Please repeat the entries word for word and keep the images out.

- _Records to process_:
◆ ◆ ◆

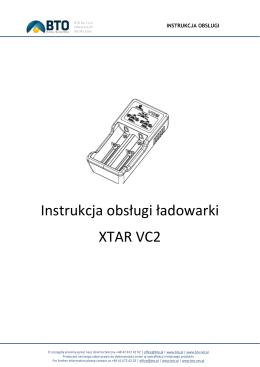 Instrukcja obsługi ładowarki XTAR VC2
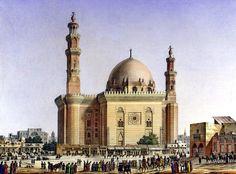 السلطان حسن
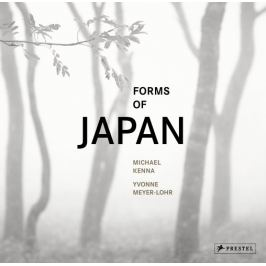 Michael Kenna - FORMS OF JAPAN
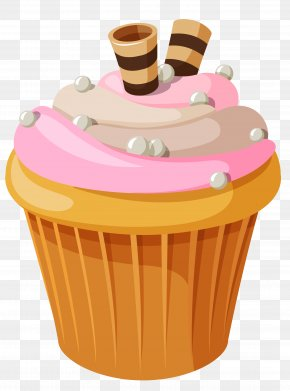 Mini Cake With Pink Cream Clipart Picture - Cupcake Birthday Cake Chocolate Cake Cream PNG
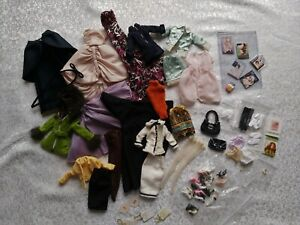 Silkstone Barbie Doll LOT OF Clothing , Shoes , accessories ....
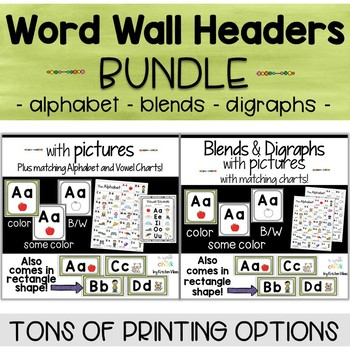 Word Wall Headers with Pictures Bundle - Alphabet Cards, Blends and Digraphs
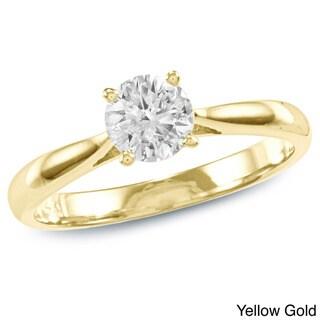 14k Gold 1/2ct TDW Diamond Solitaire Engagement Ring (K-L, I2-I3)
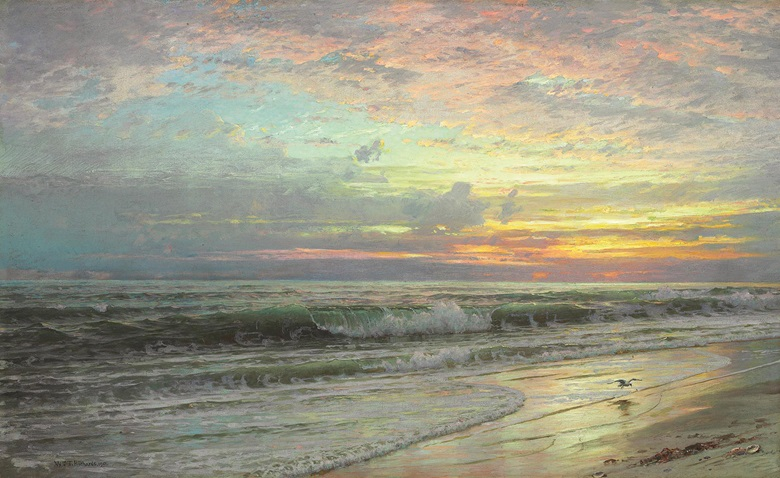 Coastal Landscape, 1901. Oil on canvas. 22 x 36 in (55.9 x 91.4 cm). Estimate $60,000-80,000. This work is offered in American Art Online, 16-22 September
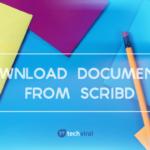 Cómo descargar documentos pagados de Scribd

◆ ◆ ◆

- _Answer to this exercise_:
 Instrukcja obsługi ładowarki XTAR VC2
 السلطان حسن
 Michael Kenna - FORMS OF JAPAN
 Mini Cake With Pink Cream Clipart Picture - Cupcake Birthday Cake Chocolate Cake Cream PNG
 Silkstone Barbie Doll LOT OF Clothing , Shoes , accessories ....
 Word Wall Headers with Pictures Bundle - Alphabet Cards, Blends and Digraphs
 14k Gold 1/2ct TDW Diamond Solitaire Engagement Ring (K-L, I2-I3)
 Coastal Landscape, 1901. Oil on canvas. 22 x 36 in (55.9 x 91.4 cm). Estimate $60,000-80,000. This work is offered in American Art Online, 16-22 September
 Cómo descargar documentos pagados de Scribd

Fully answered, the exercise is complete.